You think of all the classic pop/rock artists that audiences clamor for a comeback, and you never see Sting on that shortlist. I mean, sure, Sting hasn’t really disappeared from the public eye. There was the lute album, that weird sort-of Christmas album, the better-than-you’d-imagine orchestral-greatest-hits record and the no-way-in-hell-am-I-paying-that-much-for-a career-spanning box set. Also, in case you forgot, from 2007 to 2008 he reunited The Police, one of the greatest rock bands in history, for a killer world tour.

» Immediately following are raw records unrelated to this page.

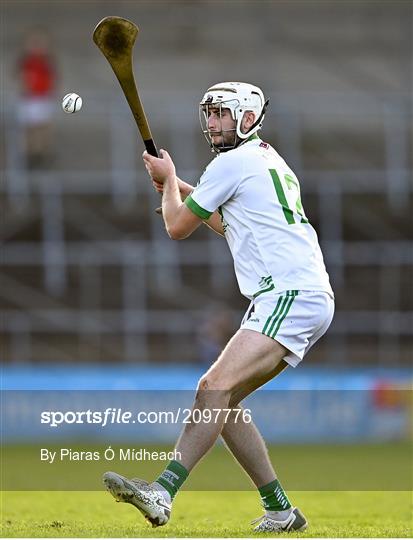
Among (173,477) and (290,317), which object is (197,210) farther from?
(173,477)

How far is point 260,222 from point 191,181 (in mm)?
11668

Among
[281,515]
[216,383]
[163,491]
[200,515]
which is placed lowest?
[200,515]

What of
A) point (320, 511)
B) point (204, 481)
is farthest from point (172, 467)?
point (204, 481)

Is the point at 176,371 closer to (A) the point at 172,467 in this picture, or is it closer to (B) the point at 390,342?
(B) the point at 390,342

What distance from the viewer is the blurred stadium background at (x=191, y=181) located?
62.0ft

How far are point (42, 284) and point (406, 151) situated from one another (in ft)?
21.9

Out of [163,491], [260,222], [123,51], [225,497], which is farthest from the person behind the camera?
[225,497]

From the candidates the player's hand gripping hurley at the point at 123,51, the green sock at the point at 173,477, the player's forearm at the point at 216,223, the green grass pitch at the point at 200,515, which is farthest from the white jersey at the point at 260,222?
the green grass pitch at the point at 200,515

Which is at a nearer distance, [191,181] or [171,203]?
[171,203]

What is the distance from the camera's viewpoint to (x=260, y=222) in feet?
26.3

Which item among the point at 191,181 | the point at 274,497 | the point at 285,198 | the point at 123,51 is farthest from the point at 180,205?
the point at 191,181

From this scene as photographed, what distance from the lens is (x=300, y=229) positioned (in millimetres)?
8078

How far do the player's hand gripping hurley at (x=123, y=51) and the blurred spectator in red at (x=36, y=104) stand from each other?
1191 cm

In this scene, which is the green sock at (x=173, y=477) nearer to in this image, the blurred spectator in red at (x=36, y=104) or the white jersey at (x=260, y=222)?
the white jersey at (x=260, y=222)
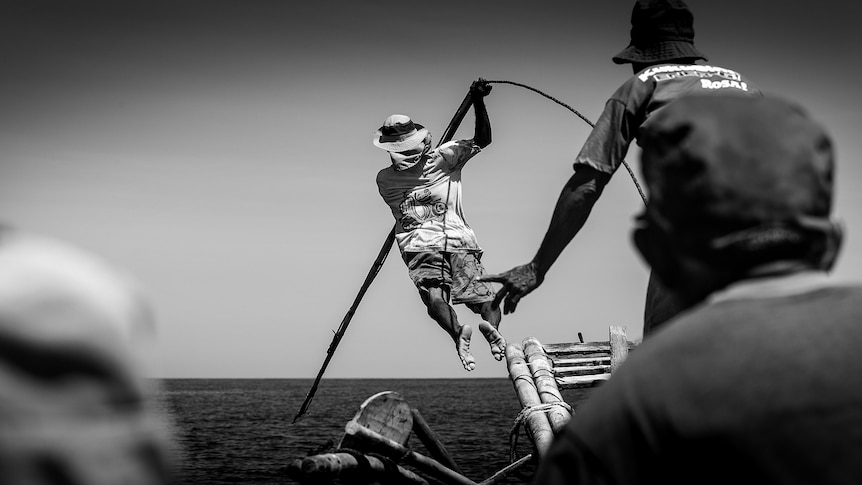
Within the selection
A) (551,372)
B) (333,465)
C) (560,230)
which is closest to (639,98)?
(560,230)

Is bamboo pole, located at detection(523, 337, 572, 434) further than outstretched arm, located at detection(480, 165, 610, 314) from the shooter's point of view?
Yes

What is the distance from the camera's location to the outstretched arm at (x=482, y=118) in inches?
367

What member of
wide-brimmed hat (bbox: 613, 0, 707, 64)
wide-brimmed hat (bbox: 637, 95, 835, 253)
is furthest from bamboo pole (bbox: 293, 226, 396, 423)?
wide-brimmed hat (bbox: 637, 95, 835, 253)

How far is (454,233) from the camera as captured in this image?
30.3ft

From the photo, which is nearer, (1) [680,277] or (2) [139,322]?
(2) [139,322]

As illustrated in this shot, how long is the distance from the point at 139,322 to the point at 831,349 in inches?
42.6

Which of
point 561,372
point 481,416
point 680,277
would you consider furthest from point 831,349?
point 481,416

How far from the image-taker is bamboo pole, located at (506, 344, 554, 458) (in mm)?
6812

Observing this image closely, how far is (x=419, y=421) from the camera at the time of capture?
27.8ft

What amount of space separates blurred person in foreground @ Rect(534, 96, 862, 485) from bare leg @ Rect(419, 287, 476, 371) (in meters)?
7.04

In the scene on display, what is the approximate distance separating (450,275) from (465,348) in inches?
28.3

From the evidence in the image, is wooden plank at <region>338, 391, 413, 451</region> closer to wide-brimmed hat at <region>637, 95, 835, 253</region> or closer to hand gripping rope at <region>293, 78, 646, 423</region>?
hand gripping rope at <region>293, 78, 646, 423</region>

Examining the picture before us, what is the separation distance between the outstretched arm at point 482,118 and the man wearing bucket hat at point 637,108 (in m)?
4.91

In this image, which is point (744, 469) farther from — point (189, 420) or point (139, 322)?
point (189, 420)
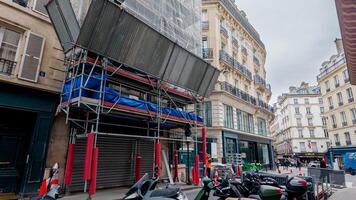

But the last time Sting wrote an album’s worth of new material, it was 2003’s Sacred Love. Which was…okay, I guess. Between the satisfying adult contemporary/world music hybrid of 2000’s Brand New Day and everything that he’s done since, it’s easy to forget that Sacred Love even happened. The New York Times reports, however, that a new album is finally afoot: Sting’s eighth solo LP, The Last Ship, is on the schedule for a September 24 release from Cherrytree/Interscope/A&M.

The Last Ship is based on the musical of the same name that Sting’s spent much of his free time working on. It’s described by the Times as “a homecoming story set against the backdrop of the decline of the shipbuilding industry in Newcastle during the 1980s.” (Rather excitingly, it sounds like a spiritual sequel to The Soul Cages, Sting’s dark, underrated 1991 album released after the death of his father.) The show, angling for a 2014 run on Broadway, has quite the pedigree: co-writers John Logan and Brian Yorkey worked on the screenplay to Skyfall and the Pulitzer Prize-winning musical Next to Normal, respectively; the show’s director is Joe Mantello, who helped make Wicked one of the biggest smashes in Broadway history.

The report has the music of The Last Ship as typical diverse Sting fare, from folk-based waltzes to jazz-funk exercises. Let’s hope it’s at least half as interesting as The Soul Cages.